Directions>
(A) In the book notes, what does Horowitz use to amplify his business lessons?
(B) The book notes describe how Horowitz gained his insights from his work with technology companies. List every activity named there.
(C) Retype the part of the book notes that opens with the words containing "Filled with his" and closes with "what to expect.".

Synopsis: Ben Horowitz, cofounder of Andreessen Horowitz and one of Silicon Valley’s most respected and experienced entrepreneurs, offers essential advice on building and running a startup – practical wisdom for managing the toughest problems business school doesn’t cover, based on his popular ben’s blog.

While many people talk about how great it is to start a business, very few are honest about how difficult it is to run one. Ben Horowitz analyzes the problems that confront leaders every day, sharing the insights he’s gained developing, managing, selling, buying, investing in, and supervising technology companies. A lifelong rap fanatic, he amplifies business lessons with lyrics from his favorite songs, telling it straight about everything from firing friends to poaching competitors, cultivating and sustaining a CEO mentality to knowing the right time to cash in.

Filled with his trademark humor and straight talk, The Hard Thing About Hard Things is invaluable for veteran entrepreneurs as well as those aspiring to their own new ventures, drawing from Horowitz’s personal and often humbling experiences.

Opening thoughts:

Again, I found this book through listening to Tim Ferriss’s podcast when he interviewed Mark Andreessen and this book came up. The reviews looked good and so far all of the books I’ve read from the podcast were great. It definitely had a weird title, but I really wasn’t sure what to expect.

Key ideas/notes:

  • There’s no recipe or formula for dealing with the complex, hard things
  • Being scared did not mean you are gutless. What you do matters, and would determine whether you’ll be a hero or coward
  • Do not judge things by the surfaces. Until you make a great effort to get to know someone or something, you don’t know anything
  • Leadership is getting somebody else to follow you, even if only through curiosity
  • Looking at the world through such different prisms and social groups helped him separate the facts from perceptions
    • Learn to look for alternative narratives and explanations coming from radically different perspectives to inform yourย outlook
  • “What is cheap? Flowers. What is expensive? Divorce.

Supplied material>
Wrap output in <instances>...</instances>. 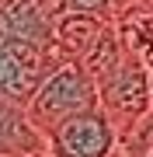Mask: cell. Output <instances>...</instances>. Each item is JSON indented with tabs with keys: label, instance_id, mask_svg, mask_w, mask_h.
Here are the masks:
<instances>
[{
	"label": "cell",
	"instance_id": "6",
	"mask_svg": "<svg viewBox=\"0 0 153 157\" xmlns=\"http://www.w3.org/2000/svg\"><path fill=\"white\" fill-rule=\"evenodd\" d=\"M66 11L94 14V17H101V21L115 25V0H66Z\"/></svg>",
	"mask_w": 153,
	"mask_h": 157
},
{
	"label": "cell",
	"instance_id": "8",
	"mask_svg": "<svg viewBox=\"0 0 153 157\" xmlns=\"http://www.w3.org/2000/svg\"><path fill=\"white\" fill-rule=\"evenodd\" d=\"M28 157H52V154H49V150H46V147H42V150H31V154H28Z\"/></svg>",
	"mask_w": 153,
	"mask_h": 157
},
{
	"label": "cell",
	"instance_id": "7",
	"mask_svg": "<svg viewBox=\"0 0 153 157\" xmlns=\"http://www.w3.org/2000/svg\"><path fill=\"white\" fill-rule=\"evenodd\" d=\"M31 4L46 21H56L59 14H66V0H31Z\"/></svg>",
	"mask_w": 153,
	"mask_h": 157
},
{
	"label": "cell",
	"instance_id": "4",
	"mask_svg": "<svg viewBox=\"0 0 153 157\" xmlns=\"http://www.w3.org/2000/svg\"><path fill=\"white\" fill-rule=\"evenodd\" d=\"M108 21H101V17L94 14H80V11H66L59 14L56 21H52V52H56L59 63H80L91 52V45L97 42V35H101Z\"/></svg>",
	"mask_w": 153,
	"mask_h": 157
},
{
	"label": "cell",
	"instance_id": "9",
	"mask_svg": "<svg viewBox=\"0 0 153 157\" xmlns=\"http://www.w3.org/2000/svg\"><path fill=\"white\" fill-rule=\"evenodd\" d=\"M108 157H125V154H122V150H118V147H115V150H111V154H108Z\"/></svg>",
	"mask_w": 153,
	"mask_h": 157
},
{
	"label": "cell",
	"instance_id": "10",
	"mask_svg": "<svg viewBox=\"0 0 153 157\" xmlns=\"http://www.w3.org/2000/svg\"><path fill=\"white\" fill-rule=\"evenodd\" d=\"M143 4H150V7H153V0H143Z\"/></svg>",
	"mask_w": 153,
	"mask_h": 157
},
{
	"label": "cell",
	"instance_id": "5",
	"mask_svg": "<svg viewBox=\"0 0 153 157\" xmlns=\"http://www.w3.org/2000/svg\"><path fill=\"white\" fill-rule=\"evenodd\" d=\"M118 150L125 157H143V154L153 150V108H146L129 126L118 129Z\"/></svg>",
	"mask_w": 153,
	"mask_h": 157
},
{
	"label": "cell",
	"instance_id": "12",
	"mask_svg": "<svg viewBox=\"0 0 153 157\" xmlns=\"http://www.w3.org/2000/svg\"><path fill=\"white\" fill-rule=\"evenodd\" d=\"M0 157H11V154H0Z\"/></svg>",
	"mask_w": 153,
	"mask_h": 157
},
{
	"label": "cell",
	"instance_id": "3",
	"mask_svg": "<svg viewBox=\"0 0 153 157\" xmlns=\"http://www.w3.org/2000/svg\"><path fill=\"white\" fill-rule=\"evenodd\" d=\"M97 105L108 112L115 129L129 126L136 115L150 108V67L125 49L122 63L104 80H97Z\"/></svg>",
	"mask_w": 153,
	"mask_h": 157
},
{
	"label": "cell",
	"instance_id": "1",
	"mask_svg": "<svg viewBox=\"0 0 153 157\" xmlns=\"http://www.w3.org/2000/svg\"><path fill=\"white\" fill-rule=\"evenodd\" d=\"M97 105V84L94 77L87 73L80 63H59L56 70H49L42 77V84L35 87V94L28 98L24 105V115L28 122L46 133L59 122V119L73 115V112H84V108H94Z\"/></svg>",
	"mask_w": 153,
	"mask_h": 157
},
{
	"label": "cell",
	"instance_id": "2",
	"mask_svg": "<svg viewBox=\"0 0 153 157\" xmlns=\"http://www.w3.org/2000/svg\"><path fill=\"white\" fill-rule=\"evenodd\" d=\"M52 157H108L118 147V129L101 105L73 112L42 133Z\"/></svg>",
	"mask_w": 153,
	"mask_h": 157
},
{
	"label": "cell",
	"instance_id": "11",
	"mask_svg": "<svg viewBox=\"0 0 153 157\" xmlns=\"http://www.w3.org/2000/svg\"><path fill=\"white\" fill-rule=\"evenodd\" d=\"M143 157H153V150H150V154H143Z\"/></svg>",
	"mask_w": 153,
	"mask_h": 157
}]
</instances>
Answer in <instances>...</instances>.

Answers to the tasks>
(A) Lyrics from his favorite songs.

(B) Developing, managing, selling, buying, investing in, and supervising.

(C)
Filled with his trademark humor and straight talk, The Hard Thing About Hard Things is invaluable for veteran entrepreneurs as well as those aspiring to their own new ventures, drawing from Horowitz’s personal and often humbling experiences.

Opening thoughts:

Again, I found this book through listening to Tim Ferriss’s podcast when he interviewed Mark Andreessen and this book came up. The reviews looked good and so far all of the books I’ve read from the podcast were great. It definitely had a weird title, but I really wasn’t sure what to expect.